Alger, capitale de l’orientalisme


Lecture 3 min.
arton6707

L’exposition L’Algérie des peintres à l’Institut du Monde arabe à Paris recèle bien des trésors : on y découvre notamment la période orientaliste de Renoir, et on y admire l’une des toiles les plus célèbres de Delacroix, Femmes d’Alger dans leur appartement. Incontournable.

Au début des années 1830, des artistes français font le voyage en Algérie. Des peintres surtout. Pour la plupart, ils ressentent un véritable choc en arrivant et doivent ajuster leur palette de couleurs pour coller à la lumière et aux tons qui dominent dans ce vaste pays aux paysages si divers. C’est le début de « l’orientalisme » qui invente le mythe de la langueur orientale, des harems feutrés, des femmes mystérieuses et… offertes. Un exotisme souvent plus fantasmé que réellement vécu. « Le voyage d’Alger devient pour les peintres aussi indispensable que le pèlerinage en Italie : ils vont là apprendre le soleil, étudier la lumière, chercher des types originaux, des mœurs et des attitudes primitives et bibliques », explique l’écrivain Théophile Gautier.
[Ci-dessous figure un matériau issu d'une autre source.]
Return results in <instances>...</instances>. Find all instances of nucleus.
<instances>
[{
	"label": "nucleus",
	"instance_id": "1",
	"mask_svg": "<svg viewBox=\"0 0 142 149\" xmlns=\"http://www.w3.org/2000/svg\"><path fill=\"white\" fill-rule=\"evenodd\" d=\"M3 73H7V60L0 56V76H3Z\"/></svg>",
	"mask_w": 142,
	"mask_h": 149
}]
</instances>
Le premier à s’engager sur cette voix, c’est Eugène Delacroix. Le peintre découvre Alger après cinq mois passés au Maroc, en 1832. Il est autorisé à visiter en secret le harem d’un corsaire turc : une révélation qui va lui inspirer, en 1834, l’un de ses chefs-d’œuvres mondialement connu : Femmes d’Alger dans leur appartement. Baudelaire le décrit à l’époque comme un « petit poème d’intérieur, plein de repos et de silence, encombré de riches étoffes et de brimborions de toilette ». « Ces roses pâles et ces coussins brodés, cette babouche, toute cette limpidité, je ne sais pas moi, vous entrent dans l’œil comme un verre de vin dans le gosier, et on en est tout de suite ivre », affirme Cézanne. Quant à Renoir, il dira qu’« il n’y a pas de plus beau tableau au monde ». Pour lui, cette œuvre, « sent la pastille du sérail : quand je suis devant ça, je m’imagine à Alger ».

Renoir l’orientaliste

Renoir, justement, clôt l’exposition avec une quinzaine d’œuvres présentées, parfois pour la première fois. Que sait-on de la période orientaliste de Renoir ? Peu de choses en vérité. Loin des guinguettes du bord de Marne et du Paris bohème, lassé de l’impressionnisme, il fait le voyage un demi-siècle après le premier séjour de Delacroix et vingt ans après la mort de celui-ci. L’Algérie a alors été « départementalisée ». Renoir, fasciné par la « blancheur » d’Alger et la luxuriance de sa campagne environnante, laisse aussi une série de portraits de femmes et d’enfants tendres et touchants, aux traits fortement occidentalisés.

Et puis il y a ceux qui ne sont jamais partis, comme Alfred Delobbe, mais qui sacrifient quand même à la mode orientaliste. Il y a ceux qui sont venus, ont vu et vaincu, comme Horace Vernet qui effectue son premier voyage en 1833 et s’attache à exalter le triomphe des troupes françaises. Comme celles de Fromentin, ses toiles se mettent au service de la colonisation et témoignent des combats. D’autres encore, ont suivi le sillon creusé par Delacroix comme Henri-Félix-Emmanuel Philippoteaux qui peint en 1846, Femmes mauresques d’Alger dans leur appartement, ou Eugène Girard avec Femmes d’Alger, intérieurs de cour en 1859. Une fascination pour l’Orient en général et l’Algérie en particulier qui a traversé les années sans prendre un ride.

L’Algérie des peintres, de Delacroix à Renoir, Institut du Monde arabe, du 7 octobre 2003 au 18 janvier 2004. Rens : (00 33) 1 40 51 38 38.